Well, recall that it is possible that several states in a Kripke structure may have the same label. That should be surprising for a deterministic system since those states should behave the same. However, it is often the case that there are local variables in system descriptions that are not visible to the outside, and that leads to these states with same labels, but different transitions.

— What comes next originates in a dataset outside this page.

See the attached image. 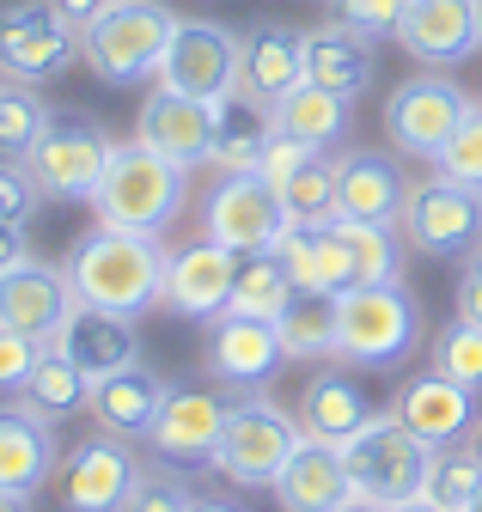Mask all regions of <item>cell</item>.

To encode them by propositional logic, we have to introduce further variables so that with the further variables every state has a unique label. But then, we should not take these new variables into account for comparing states, since for another "similar" structure, one might have chosen other variables. So, we should ignore the new variables and should only consider the "observable" variables. That finally leads to the definition that is now seen on the slides.

Does it help?
by (166k points)
edited by
Yes, I now understand why SIM1 is defined as it is. Thanks very much to both of you!
+1 vote

Simple application: You have a Kripke structure with a fairly large state space (for example because it has input, and output variables) but you don't need all the state variable. Hence, you shrink it down to a smaller structure (that for example ignores input and output variables). You now want to see whether (disregarding input/output variables) it still does the same. That's why you might want to check similarity of structures over different sets of variables.

Let me explain what the property (L1(s1) ∩ V2) = (L2(s2) ∩ V1) means.
We know that Kripke structure K1 (K2) has the labeling function L1 (L2) that assigns every state a subset of the available variable V1 (V2). As the labels of a state s1 (s2) only uses the available variables V1 (V2), we know that L1(s1) ⊆ V1 holds. Limiting a set to its super set isn't a real limitation, formally: For X⊆Y: X∩Y = X. Here, we conclude L1(s1) = L1(s1) ∩ V1 (analogously L2(s2) = L2(s2) ∩ V2). We plug that to our property:
(L1(s1) ∩ V1 ∩ V2) = (L2(s2) ∩ V2 ∩ V1 )

That means: We consider the labels of two states of two different Kripke structures as same if they agree on the common variables of the two Kripke structures.